INTRODUCTIONHigh-dose chemotherapy and autologous stem cell transplantation (HDCT/autoSCT) has improved the outcome of high-risk neuroblastoma (NB). However, the 3-year event-free survival rates in the randomized trials by the Children's Cancer Group and the German Society of Pediatric Oncology and Hematology were 34% and 47%, respectively, which is still unsatisfactory [1,2]. Recently, a few investigators have shown that tandem HDCT/autoSCT may be a feasible approach to further improve the outcome [3][4][5][6]. Unfortunately, however, about half of patients still die from treatment failure even after tandem HDCT/autoSCT. The major cause of treatment failure is tumor relapse.

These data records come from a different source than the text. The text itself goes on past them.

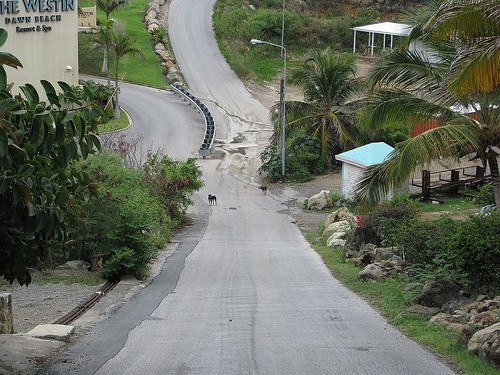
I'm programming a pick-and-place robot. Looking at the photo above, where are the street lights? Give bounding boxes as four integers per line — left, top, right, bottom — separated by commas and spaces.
250, 37, 288, 178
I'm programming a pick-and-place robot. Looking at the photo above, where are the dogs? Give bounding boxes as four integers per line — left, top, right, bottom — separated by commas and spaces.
259, 186, 267, 195
208, 194, 217, 205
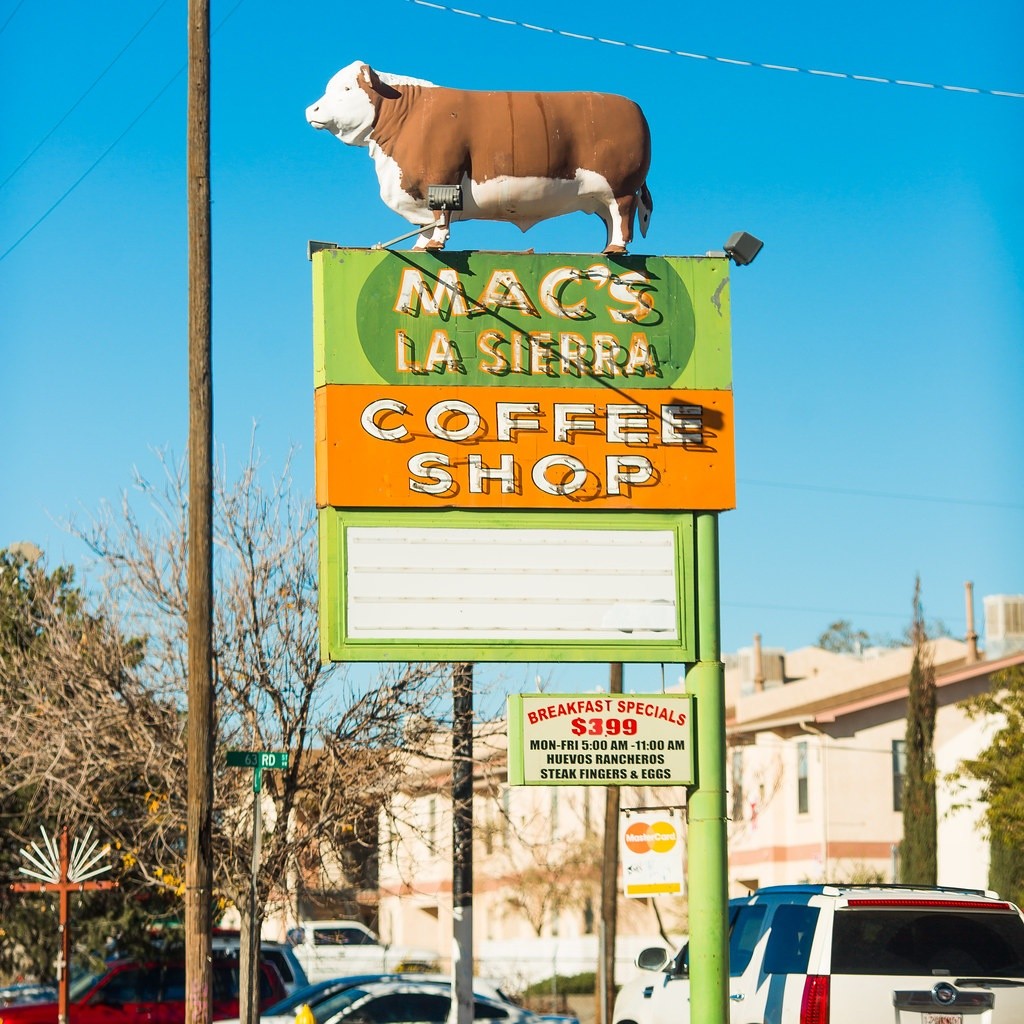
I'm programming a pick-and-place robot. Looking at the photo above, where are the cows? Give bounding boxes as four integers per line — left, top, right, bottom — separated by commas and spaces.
303, 57, 654, 256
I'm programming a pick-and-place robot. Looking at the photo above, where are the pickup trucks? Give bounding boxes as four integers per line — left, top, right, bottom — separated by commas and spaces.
282, 918, 398, 984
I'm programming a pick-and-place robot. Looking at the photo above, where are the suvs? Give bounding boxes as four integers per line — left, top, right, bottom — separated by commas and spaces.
0, 938, 311, 1003
613, 881, 1024, 1024
0, 955, 289, 1024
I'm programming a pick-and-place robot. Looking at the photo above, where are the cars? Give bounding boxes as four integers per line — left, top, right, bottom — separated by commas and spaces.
217, 971, 580, 1024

Conventional chemotherapy has been ineffective in these patients, and there has been no realistic chance for cure with conventional options alone [7][8][9].In this context, allogeneic SCT (alloSCT) is being investigated as a potential curative treatment option for patients who failed HDCT/autoSCT because it offers a graft-versus-tumor (GVT) effect not seen in HDCT/autoSCT. The graft-versus-leukemia (GVL) effect is a widely accepted major component of alloSCT in leukemia [10], and there is emerging evidence for a GVT effect in solid tumors [11]. A GVT effect has been also demonstrated in patients with advanced NB who received alloSCT [12][13][14][15]. However, regimen-related mortality following standard alloSCT with an intensive conditioning regimen may be extremely high in patients who have been already heavily treated [16][17][18].In recent years, several groups of investigators have developed reduced-intensity conditioning (RIC) regimens that lead to engraftment of donor lymphoid and hematopoietic stem cells without the extra-hematopoietic toxicities of standard myeloablative conditioning, while conserving the GVL or GVT effect. This reduced regimen-related toxicity may make reduced-intensity alloSCT (RI alloSCT) especially suitable for patients at high-risk of regimen-related mortality, particularly previous tandem HDCT/ autoSCT recipients. In adults, striking GVT effects after RI alloSCT have been described in refractory breast cancer and renal cell carcinoma [19,20]. However, reports concerning the possible GVT effect of RI alloSCT remain very limited in pediatric solid tumors, particularly in NB [21]. In this context, we evaluated the feasibility and efficacy of RI alloSCT in patients with NB who failed tandem HDCT/autoSCT.
PATIENTS AND METHODS
PatientsFrom March 2008 to March 2009, patients with NB who failed tandem HDCT/autoSCT were eligible. Patient with grade III/IV comorbid organ dysfunction prior to RI alloSCT was excluded from the study. This prospective study was approved by Samsung Medical Center Institutional Review Board, and informed consent was obtained from all parents/guardians.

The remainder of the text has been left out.